Arabidopsis and sorghum seeds were selected for the study because there is already a large bank of genetic knowledge to draw up for analysis and comparison. Arabidopsis has been studied extensively by plant botanists and geneticists, while sorghum is a crop of the semi-arid tropics, a grain that is grown in many developing countries for food.

The Joint FAO/IAEA Centre, based in Vienna, Austria, has been speeding up plant breeding research using radiation to develop new agricultural crop varieties for almost 60 years. In the history of plant agriculture, natural selection or evolution breeding, also called mutation breeding, have been the drivers of crop domestication and plant breeding. They are responsible for the genetic adaptation of plants to their changing environments and lead to the improvement of crops. So far, over 3 400 new varieties of more than 210 plant species have been developed using radiation-induced genetic variation and mutation breeding — including numerous food crops, ornamentals, and trees used by farmers in 70 countries.

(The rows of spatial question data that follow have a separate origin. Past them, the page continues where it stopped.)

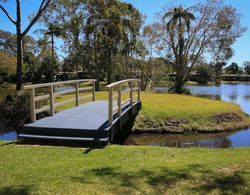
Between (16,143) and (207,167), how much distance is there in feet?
14.8

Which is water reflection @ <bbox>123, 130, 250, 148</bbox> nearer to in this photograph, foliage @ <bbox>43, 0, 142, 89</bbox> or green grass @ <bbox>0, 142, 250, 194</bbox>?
green grass @ <bbox>0, 142, 250, 194</bbox>

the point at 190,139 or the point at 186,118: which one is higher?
the point at 186,118

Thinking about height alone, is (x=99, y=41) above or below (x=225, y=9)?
below

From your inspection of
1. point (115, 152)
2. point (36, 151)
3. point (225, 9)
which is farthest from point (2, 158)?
point (225, 9)

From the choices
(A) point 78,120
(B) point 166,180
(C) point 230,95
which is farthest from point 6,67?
(B) point 166,180

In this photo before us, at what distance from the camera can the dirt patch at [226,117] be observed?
15.3m

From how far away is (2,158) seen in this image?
6496 mm

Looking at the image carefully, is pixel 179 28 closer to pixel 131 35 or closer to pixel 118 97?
pixel 131 35

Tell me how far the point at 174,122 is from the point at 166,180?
9.44 m

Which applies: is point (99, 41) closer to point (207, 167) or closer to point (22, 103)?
point (22, 103)

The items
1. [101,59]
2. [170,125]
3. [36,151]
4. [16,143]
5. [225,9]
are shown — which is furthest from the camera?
[101,59]

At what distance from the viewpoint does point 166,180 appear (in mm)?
5160

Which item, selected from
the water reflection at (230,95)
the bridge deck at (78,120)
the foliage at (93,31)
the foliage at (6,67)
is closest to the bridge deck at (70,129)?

When the seeds return from space, currently expected in April 2023, they will be germinated and grown in the IAEA greenhouses and laboratories in Seibersdorf, managed by the Joint FAO/IAEA Centre, and examined for DNA structural variations and biological effects. These analyses will help understand whether cosmic radiation and space conditions have a uniquely valuable effect on crop improvement and could potentially benefit people on Earth.